**Try it:** Copy the listing that follows exactly. Its pictures do not belong in the copy.

**Collected material:**
==========

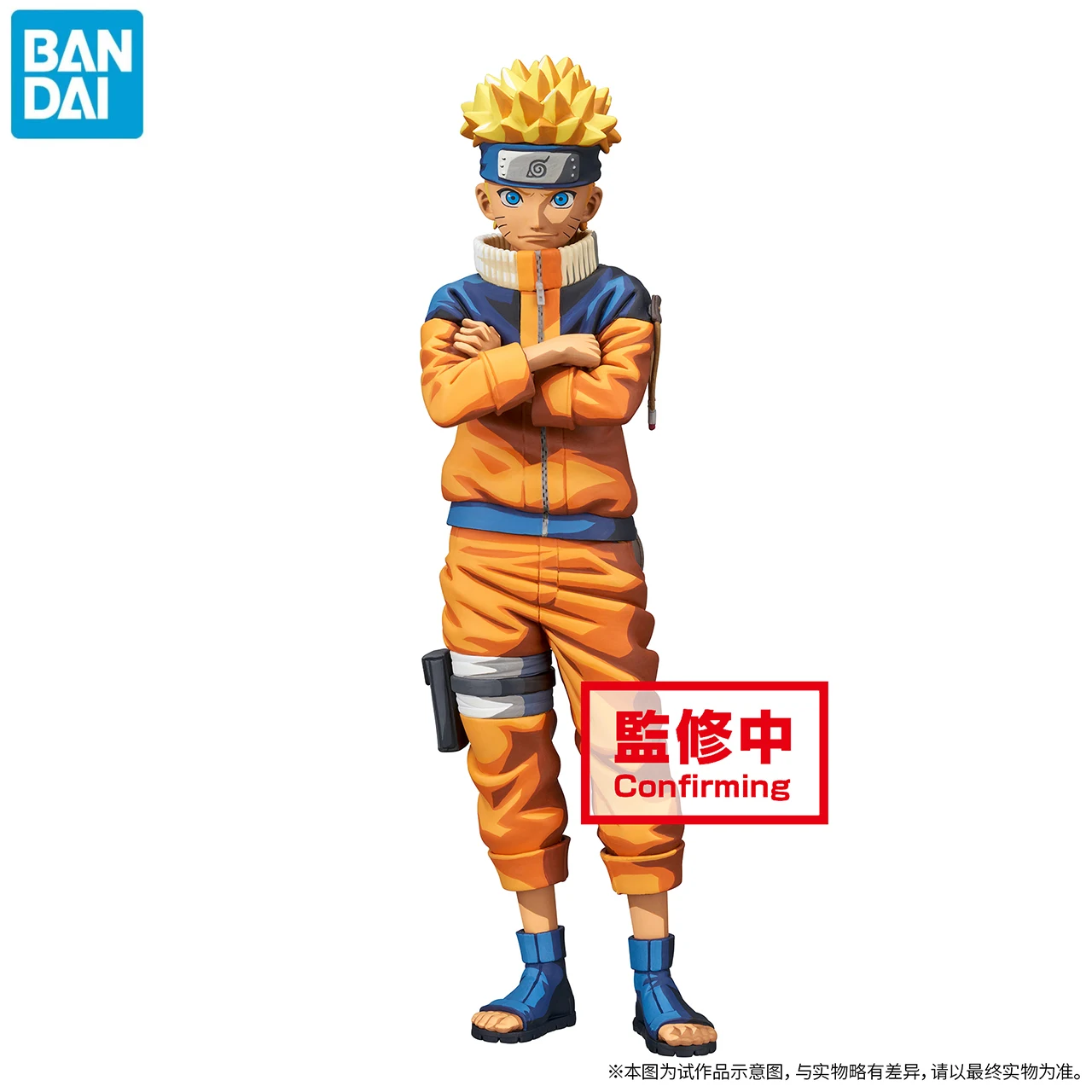 

Naruto Uzumaki Naruto Comic Style Static State Model Toy 23Cm Tabletop Decoration Collectibles Display Christmas Gifts In Stock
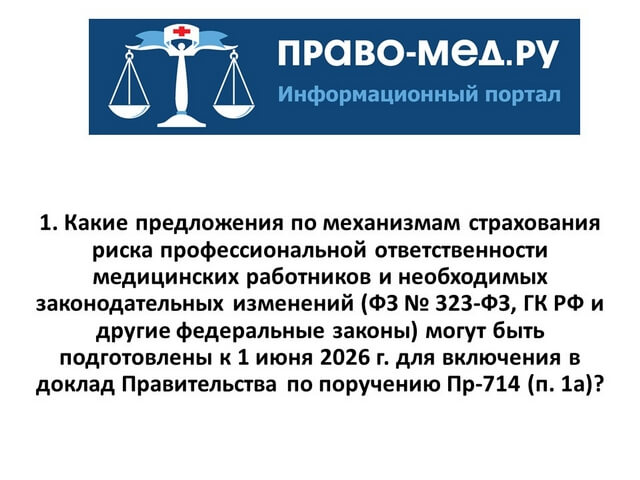 ���������������� � 324. ���. 9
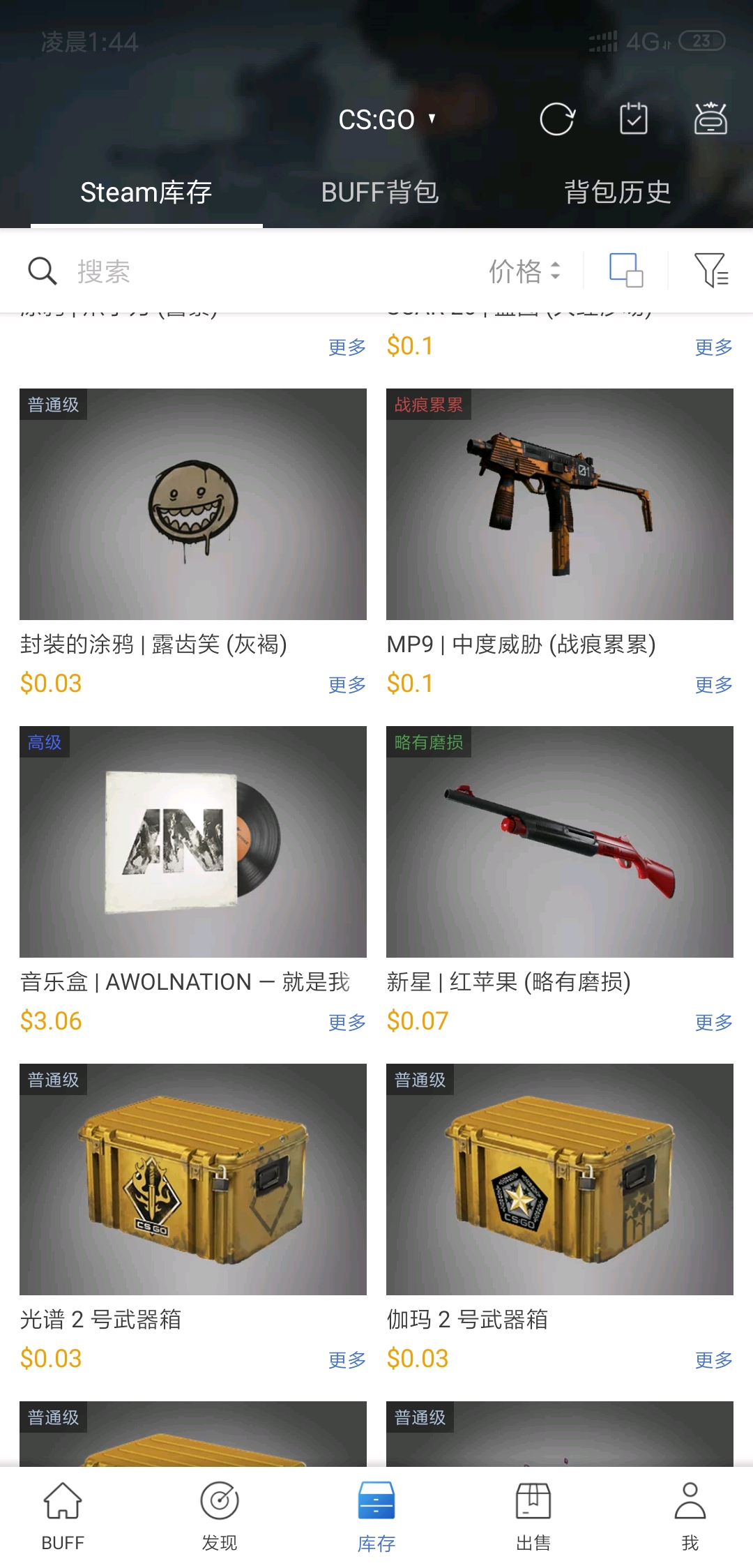 csgo 150小时萌新的库存有什么东西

==========

**Answer to the exercise:**
Naruto Uzumaki Naruto Comic Style Static State Model Toy 23Cm Tabletop Decoration Collectibles Display Christmas Gifts In Stock
 ���������������� � 324. ���. 9
 csgo 150小时萌新的库存有什么东西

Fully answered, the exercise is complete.